I hear a lot of people saying that simple models work better than complex models when you have enough data. For example, here’s a tweet from Giuseppe Paleologo this morning:
Isn’t it ironic that almost all known results in asymptotic statistics don’t scale well with data?
There are several things people could mean when they say that complex models don’t scale well.
First, they may mean that the implementation of complex models doesn’t scale. The computational effort required to fit the model increases disproportionately with the amount of data.
Second, they could mean that complex models aren’t necessary. A complex model might do even better than a simple model, but simple models work well enough given lots of data.
A third possibility, less charitable than the first two, is that the complex models are a bad fit, and this becomes apparent given enough data. The data calls the model’s bluff. If a statistical model performs poorly with lots of data, it must have performed poorly with a small amount of data too, but you couldn’t tell. It’s simple over-fitting.

*Data section*:
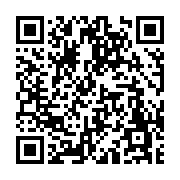 기타 페이지 바로가기 주소(https://www.jangseong.go.kr/q/ezMxMjV8NzQ1N3xzaG93fHBhZ2U9MjYxfQ==&e=M&s=3), QRCODE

*Required action 1*:
List the three things the passage on model complexity says people could mean when they claim that complex models don't scale well.
*Required action 2*:
Summarize the passage on model complexity in two sentences.
*Required action 3*:
Resume the passage on model complexity after its final sentence.

*Task result 1*:
1. The implementation of complex models doesn't scale: the computational effort needed to fit the model grows disproportionately with the amount of data.
2. Complex models aren't necessary: a complex model might do even better, but simple models work well enough given lots of data.
3. Complex models are a bad fit, and enough data makes this apparent. This is simple over-fitting.

*Task result 2*:
Many people say that simple models work better than complex ones when there is enough data, and that claim could mean several things. It could mean that complex models are too costly to fit on large data, that they are not needed because simple models work well enough, or that they fit poorly in a way only a lot of data reveals, which is over-fitting.

*Task result 3*:
I believe that’s what Giuseppe had in mind in his remark above. When I replied that the problem is modeling error, he said “Yes, big time.” The results of asymptotic statistics scale beautifully when the model is correct. But giving a poorly fitting model more data isn’t going to make it perform better.
The wrong conclusion would be to say that complex models work well for small data. I think the conclusion is that you can’t tell that complex models are not working well with small data. It’s a researcher’s paradise. You can fit a sequence of ever more complex models, getting a publication out of each. Evaluate your model using simulations based on your assumptions and you can avoid the accountability of the real world.
If the robustness of simple models is important with huge data sets, it’s even more important with small data sets.
Model complexity should increase with data, not decrease. I don’t mean that it should necessarily increase, but that it could. With more data, you have the ability to test the fit of more complex models. When people say that simple models scale better, they may mean that they haven’t been able to do better, that the data has exposed the problems with other things they’ve tried.
I’ve usually understood that the complexity being referred to was conceptual, rather than complexity as degrees of freedom.
When you have little data, you have to be very careful how to use it, be Bayesian and use justifiable priors, so the model looks complicated.
If you have lots of data, you can use something conceptually simple like logistic regression, throw in everything you can think of as a feature, and fit the model without over-fitting. The complexity as number of parameters is high, but it’s a logistics regression model, easy to wrap your brain around – “simple”.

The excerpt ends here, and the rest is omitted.